BEARDSLEY: Absolutely. There are negotiations that will start tomorrow, and the government has agreed to some of the unions' conditions for negotiating, so there's a lot of hope pinned on these negotiations. And in fact, there's only 18 percent of the rail movement still striking. Most of the unions have voted to stop.

But there is a worry that the 18 percent - these are radical unions, and people are saying that, you know, there's two rounds in the French election. People are saying that these union workers they want revenge on Sarkozy and they're going to hold their third round of the French presidential election out in the street. So they're going to try to cause him as much pain and trouble as they can. So that's a bit of a worry.

MONTAGNE: So, Eleanor, this one-day strike, it will be over tomorrow and you will get your newspaper. But in terms of the larger transportation workers strike, how might it end? Will the transportation workers get any of what they want? Will Sarkozy break the strike?
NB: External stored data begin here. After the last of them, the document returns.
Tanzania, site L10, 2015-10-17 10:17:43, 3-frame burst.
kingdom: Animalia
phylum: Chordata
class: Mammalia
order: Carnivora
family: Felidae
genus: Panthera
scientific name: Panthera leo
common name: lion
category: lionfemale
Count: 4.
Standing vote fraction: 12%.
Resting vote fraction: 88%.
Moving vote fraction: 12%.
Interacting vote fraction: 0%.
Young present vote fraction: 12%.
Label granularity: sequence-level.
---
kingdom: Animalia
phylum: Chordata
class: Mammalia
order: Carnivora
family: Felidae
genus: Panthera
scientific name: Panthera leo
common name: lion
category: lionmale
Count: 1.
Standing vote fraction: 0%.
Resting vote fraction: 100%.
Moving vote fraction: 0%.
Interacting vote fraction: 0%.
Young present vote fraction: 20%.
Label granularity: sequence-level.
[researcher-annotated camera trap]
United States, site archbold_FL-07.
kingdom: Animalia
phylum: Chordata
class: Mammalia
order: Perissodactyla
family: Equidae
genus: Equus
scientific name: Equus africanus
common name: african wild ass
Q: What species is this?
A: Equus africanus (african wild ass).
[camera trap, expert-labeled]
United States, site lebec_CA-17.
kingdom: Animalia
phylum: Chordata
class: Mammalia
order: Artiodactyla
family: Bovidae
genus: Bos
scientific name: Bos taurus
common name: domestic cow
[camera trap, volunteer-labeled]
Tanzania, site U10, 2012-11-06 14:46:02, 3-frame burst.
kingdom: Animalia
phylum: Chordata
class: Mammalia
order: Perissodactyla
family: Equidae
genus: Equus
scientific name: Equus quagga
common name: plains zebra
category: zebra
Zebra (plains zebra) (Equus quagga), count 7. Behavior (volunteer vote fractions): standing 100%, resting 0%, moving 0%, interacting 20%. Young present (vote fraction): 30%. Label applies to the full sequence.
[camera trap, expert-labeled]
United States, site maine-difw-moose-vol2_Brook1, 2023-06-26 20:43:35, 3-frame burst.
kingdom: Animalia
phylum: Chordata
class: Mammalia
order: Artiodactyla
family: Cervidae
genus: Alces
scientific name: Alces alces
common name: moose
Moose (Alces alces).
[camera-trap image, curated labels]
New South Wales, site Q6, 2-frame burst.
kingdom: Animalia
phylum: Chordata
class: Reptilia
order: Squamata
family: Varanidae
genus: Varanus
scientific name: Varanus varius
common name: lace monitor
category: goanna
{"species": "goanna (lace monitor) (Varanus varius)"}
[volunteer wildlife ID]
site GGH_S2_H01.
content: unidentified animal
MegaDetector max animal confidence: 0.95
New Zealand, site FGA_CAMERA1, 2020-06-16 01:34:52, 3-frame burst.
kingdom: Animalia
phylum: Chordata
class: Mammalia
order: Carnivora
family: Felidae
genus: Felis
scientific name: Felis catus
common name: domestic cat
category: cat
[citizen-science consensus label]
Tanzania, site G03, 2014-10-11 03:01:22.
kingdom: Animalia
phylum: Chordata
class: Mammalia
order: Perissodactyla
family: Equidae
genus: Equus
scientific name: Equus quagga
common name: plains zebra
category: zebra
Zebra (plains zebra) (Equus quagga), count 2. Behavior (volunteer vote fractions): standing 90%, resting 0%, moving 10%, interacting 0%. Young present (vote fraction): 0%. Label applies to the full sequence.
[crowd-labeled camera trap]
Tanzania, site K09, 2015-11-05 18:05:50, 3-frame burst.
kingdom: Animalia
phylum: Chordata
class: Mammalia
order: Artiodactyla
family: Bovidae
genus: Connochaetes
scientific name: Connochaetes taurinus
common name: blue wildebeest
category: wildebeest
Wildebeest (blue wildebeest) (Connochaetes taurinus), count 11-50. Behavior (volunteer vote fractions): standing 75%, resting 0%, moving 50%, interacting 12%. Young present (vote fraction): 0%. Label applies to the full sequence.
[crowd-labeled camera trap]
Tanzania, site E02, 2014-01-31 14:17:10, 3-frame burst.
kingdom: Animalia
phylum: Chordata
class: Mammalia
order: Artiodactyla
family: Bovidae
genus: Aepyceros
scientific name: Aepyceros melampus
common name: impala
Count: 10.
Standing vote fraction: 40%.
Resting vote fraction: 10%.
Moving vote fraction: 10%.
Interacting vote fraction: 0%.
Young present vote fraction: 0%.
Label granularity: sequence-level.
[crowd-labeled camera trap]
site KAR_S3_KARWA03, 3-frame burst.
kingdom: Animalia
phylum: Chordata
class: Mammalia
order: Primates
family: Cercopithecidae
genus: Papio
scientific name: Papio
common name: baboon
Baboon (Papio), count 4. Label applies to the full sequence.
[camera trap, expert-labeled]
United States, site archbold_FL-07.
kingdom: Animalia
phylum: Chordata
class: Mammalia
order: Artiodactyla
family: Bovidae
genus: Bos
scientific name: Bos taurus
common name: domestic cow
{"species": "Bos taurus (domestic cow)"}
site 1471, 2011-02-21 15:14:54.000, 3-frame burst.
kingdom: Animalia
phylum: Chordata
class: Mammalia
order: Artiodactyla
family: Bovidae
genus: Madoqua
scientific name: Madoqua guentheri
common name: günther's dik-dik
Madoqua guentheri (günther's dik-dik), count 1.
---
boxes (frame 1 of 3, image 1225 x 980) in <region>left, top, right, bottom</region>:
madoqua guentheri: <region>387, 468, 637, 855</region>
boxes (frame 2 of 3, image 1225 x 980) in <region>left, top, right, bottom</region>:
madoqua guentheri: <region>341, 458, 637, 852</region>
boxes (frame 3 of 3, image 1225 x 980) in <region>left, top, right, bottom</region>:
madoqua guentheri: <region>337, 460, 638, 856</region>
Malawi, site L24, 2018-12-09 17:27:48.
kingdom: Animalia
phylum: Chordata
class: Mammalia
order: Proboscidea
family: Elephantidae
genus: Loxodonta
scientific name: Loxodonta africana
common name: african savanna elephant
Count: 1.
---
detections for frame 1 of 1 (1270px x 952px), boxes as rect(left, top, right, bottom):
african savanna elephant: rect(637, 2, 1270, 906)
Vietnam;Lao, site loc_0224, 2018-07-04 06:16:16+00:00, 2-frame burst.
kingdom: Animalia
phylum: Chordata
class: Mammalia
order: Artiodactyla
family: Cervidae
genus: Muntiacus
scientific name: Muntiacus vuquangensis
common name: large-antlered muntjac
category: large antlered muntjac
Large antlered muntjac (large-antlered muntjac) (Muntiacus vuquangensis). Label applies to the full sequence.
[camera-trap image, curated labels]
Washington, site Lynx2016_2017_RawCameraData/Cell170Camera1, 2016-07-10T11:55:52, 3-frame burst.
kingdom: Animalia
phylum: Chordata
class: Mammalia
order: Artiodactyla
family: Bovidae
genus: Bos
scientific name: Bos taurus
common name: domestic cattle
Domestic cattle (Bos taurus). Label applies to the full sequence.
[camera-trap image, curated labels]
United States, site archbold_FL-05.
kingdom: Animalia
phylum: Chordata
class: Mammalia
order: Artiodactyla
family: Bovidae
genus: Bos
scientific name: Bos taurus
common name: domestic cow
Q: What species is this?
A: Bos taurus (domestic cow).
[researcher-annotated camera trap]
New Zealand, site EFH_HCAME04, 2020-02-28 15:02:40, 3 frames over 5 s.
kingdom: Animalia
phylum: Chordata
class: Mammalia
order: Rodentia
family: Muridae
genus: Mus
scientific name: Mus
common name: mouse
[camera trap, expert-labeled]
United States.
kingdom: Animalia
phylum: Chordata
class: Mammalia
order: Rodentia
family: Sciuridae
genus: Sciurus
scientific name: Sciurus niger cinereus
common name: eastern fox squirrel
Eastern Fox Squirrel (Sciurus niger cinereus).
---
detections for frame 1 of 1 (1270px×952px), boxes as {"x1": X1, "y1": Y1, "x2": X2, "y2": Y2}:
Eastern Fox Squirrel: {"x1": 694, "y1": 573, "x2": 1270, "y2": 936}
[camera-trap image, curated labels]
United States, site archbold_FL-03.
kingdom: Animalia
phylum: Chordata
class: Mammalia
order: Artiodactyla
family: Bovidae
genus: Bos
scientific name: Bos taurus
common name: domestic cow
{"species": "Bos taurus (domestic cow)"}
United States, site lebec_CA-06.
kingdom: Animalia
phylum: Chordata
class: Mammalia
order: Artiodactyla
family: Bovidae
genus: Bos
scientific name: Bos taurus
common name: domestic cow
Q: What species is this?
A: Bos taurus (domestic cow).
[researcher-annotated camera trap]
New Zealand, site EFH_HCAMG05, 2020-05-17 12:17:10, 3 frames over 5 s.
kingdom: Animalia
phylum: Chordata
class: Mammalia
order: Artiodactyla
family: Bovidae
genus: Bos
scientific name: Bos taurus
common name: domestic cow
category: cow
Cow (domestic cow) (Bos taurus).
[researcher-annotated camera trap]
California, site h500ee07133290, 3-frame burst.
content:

BEARDSLEY: Well, how will this all end? That's a good question. The teachers and the air traffic controllers will go back to work tomorrow. Theirs was just a 24 hour walkout. But the big question is, when will the trains start running again? The French commuter has really had enough. The French economy is losing about $700 million a day, and people want things just to go back to normal. They want to get back to work. There's a lot of hopes being pinned on these talks that start tomorrow between the government and the unions, but there is a fear with the radicalization of this movement that some of those rail strikers are not going to give up. They say they don't want to work longer to have their pensions. At the same time, Sarkozy has said he will not back down on his pension reform.

So some analysts are saying that this strike could last through the end of the this week and that things could get uglier before they actually get better.

MONTAGNE: Eleanor, thanks very much.

BEARDSLEY: Thank you.

MONTAGNE: Reporter Eleanor Beardsley speaking from Paris.